The sliding window module cuts the text into a plurality of interval texts by using a sliding window mechanism aiming at the input long text;

the coding module codes the local semantics corresponding to the segmented interval text to obtain interval semantic features; the global interaction module is used for integrating global attention aiming at the interval semantic features corresponding to the intervals so as to obtain global features; the classification module classifies the global features to obtain prediction categories.

Finally, it should be noted that: the above-mentioned embodiments are only specific embodiments of the present invention, which are used for illustrating the technical solutions of the present invention and not for limiting the same, and the protection scope of the present invention is not limited thereto, although the present invention is described in detail with reference to the foregoing embodiments, those skilled in the art should understand that: any person skilled in the art can modify or easily conceive the technical solutions described in the foregoing embodiments or equivalent substitutes for some technical features within the technical scope of the present disclosure; such modifications, changes or substitutions do not depart from the spirit and scope of the present invention in its spirit and scope. Are intended to be covered by the scope of the present invention. Therefore, the protection scope of the present invention shall be subject to the protection scope of the claims.

Claims

1. A long text cascade classification method is characterized by comprising the following steps:

2. The method for classifying long text cascades of claim 1, wherein the specific steps of preprocessing in step S1 are:

S1.2: performing subsequent interval segmentation according to the specified interval length d and the step length overlap on the basis of the step S1.1 to obtain an interval S of the residual text₂-s_kThe number of the segments is totally divided into k segments.

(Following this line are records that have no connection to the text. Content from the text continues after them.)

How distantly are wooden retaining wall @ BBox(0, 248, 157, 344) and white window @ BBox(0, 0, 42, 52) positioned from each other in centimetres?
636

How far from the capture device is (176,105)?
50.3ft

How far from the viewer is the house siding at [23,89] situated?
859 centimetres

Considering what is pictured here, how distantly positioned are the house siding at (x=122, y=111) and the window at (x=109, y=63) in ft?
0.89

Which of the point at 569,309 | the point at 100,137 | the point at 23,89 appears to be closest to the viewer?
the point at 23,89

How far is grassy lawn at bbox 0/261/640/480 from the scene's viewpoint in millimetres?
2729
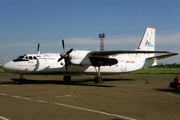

3. The method for classifying long texts in cascade according to claim 1, wherein the step S2 of obtaining local semantic vectors includes the following specific steps:

4. The method of claim 3, wherein the encoder is a BERT encoder,' [ CLS ] in BERT mechanism]' the corresponding vector includes the global feature of the section, the section global feature corresponding to the CLS is extracted in the step S2.3, and the local semantic vector of the whole long text on each section is formed

。

5. The method for classifying long text cascades of claim 1, wherein the specific process of obtaining the whole semantic vector in step S3 is as follows:

；

j is the number of the keyword sets extracted from the ith interval;

；

；

；

；

6. The method for classifying long text cascades according to claim 1, wherein the specific calculation processes of dimension reduction and probability distribution in the step S4 are as follows:

；

；

S4.2: for low dimensional concentration vector f₂And calculating the probability distribution of the class label by utilizing softmax, wherein the formula is as follows:

。

7. a long text cascade classification system using the method for classifying long text based on the sliding window mechanism of any one of claims 1 to 6, comprising:

8. A computer device comprising a memory, a processor and a computer program stored in the memory and executable on the processor, characterized in that the steps of the method according to any of claims 1 to 6 are implemented when the computer program is executed by the processor.

9. A computer-readable storage medium, in which a computer program is stored which, when being executed by a processor, carries out the steps of the method according to any one of claims 1 to 6.